第278話 二元交渉5
「なん……だと……?」
刈谷は驚愕していた。
翔太が思っていたよりも、刈谷は逢妻のことを脅威に感じているようだ。
刈谷は前社長であった逢妻をクーデターによって、その座を奪い取っている。
さらに逢妻の影響力を削ぐために、メトロ放送を上場させ、逢妻の保有株式を希薄化させていた。
しかし、依然として逢妻は大株主として一定の議決権を残しており、メトロ放送内の刈谷の権力は盤石とは言えない状態だ。
刈谷は逢妻の報復を恐れているのか、議決権に強い執着を持っているようだ。
これは北山や船井の持株を買い取ろうとする強い意思を示していることからも明白だった。
「きみは逢妻とは親しいのか?」
「逢妻さんのご自宅で将棋を指す程度です」
「そ、そこまでか……」
翔太はあえて自分の主観ではなく、事実だけを述べた。
刈谷は勝手に行間を読んだようで、声が震えていた。
刈谷の主観では逢妻が持つさくら放送の議決権を翔太に渡すほどの信用を得ていると思っているのだろう。

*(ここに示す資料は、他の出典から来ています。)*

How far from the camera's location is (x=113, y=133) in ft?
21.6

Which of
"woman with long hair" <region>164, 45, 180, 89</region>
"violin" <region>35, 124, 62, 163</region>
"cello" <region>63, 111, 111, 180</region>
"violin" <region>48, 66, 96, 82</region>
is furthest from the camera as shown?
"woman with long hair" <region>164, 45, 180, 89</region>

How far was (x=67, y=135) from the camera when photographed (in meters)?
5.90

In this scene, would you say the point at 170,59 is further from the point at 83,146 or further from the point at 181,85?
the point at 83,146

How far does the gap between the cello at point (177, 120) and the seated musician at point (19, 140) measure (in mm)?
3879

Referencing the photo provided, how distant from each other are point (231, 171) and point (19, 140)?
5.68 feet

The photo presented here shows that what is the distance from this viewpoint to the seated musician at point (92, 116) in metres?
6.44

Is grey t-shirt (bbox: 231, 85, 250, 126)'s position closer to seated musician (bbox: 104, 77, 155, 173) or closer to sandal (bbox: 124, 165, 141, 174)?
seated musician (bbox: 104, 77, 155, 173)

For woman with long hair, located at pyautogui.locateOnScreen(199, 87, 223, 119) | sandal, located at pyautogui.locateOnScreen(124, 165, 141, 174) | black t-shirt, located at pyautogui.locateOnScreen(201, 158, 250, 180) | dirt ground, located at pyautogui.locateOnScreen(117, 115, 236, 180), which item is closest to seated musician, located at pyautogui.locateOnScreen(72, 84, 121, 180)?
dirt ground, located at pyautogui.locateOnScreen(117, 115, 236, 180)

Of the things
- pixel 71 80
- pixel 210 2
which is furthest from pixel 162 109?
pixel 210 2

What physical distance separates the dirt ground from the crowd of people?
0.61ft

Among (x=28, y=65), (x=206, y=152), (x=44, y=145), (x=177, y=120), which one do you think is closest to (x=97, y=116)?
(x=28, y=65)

このことは刈谷にとって、翔太も警戒の対象となり得るだろう。
「わ、わかった。本当に船井が株を売ってくれるなら、これ以上手を出さないと約束しよう」
「ありがとうございます」
(ふぅーっ……よかったぁ)
これでオペレーションイージスの目的はほぼ達成されたと言えるだろう。
翔太はさらに念には念を入れることにした。
「私は最初の条件として『事実に基づいた公正中立な報道をしていただきたい』と言いました」
「そうだったな」
「これは白鳥グループからの伝言でもあります」
「なっ……! するとあの報道の背後には……」
刈谷は白川の正体を把握しているのだろう。
メトロ放送は白鳥グループの逆鱗に触れたことで騒然となっているという情報は二宮から手に入れていた。
当然、刈谷もその概要は把握しているはずだ。
「刈谷さんは約束を守ってくれると信じています」
「ああ、もちろんだ」
刈谷はがっくりと項垂れた。
「これから船井と交渉をしたい。彼は石動社長と一緒にいるんだったな」
「はい、そうですが」
「では二人ともここに呼んでくれ」
「石動もですか?」
「そうだ」
翔太は刈谷に従い、二人を呼び出した。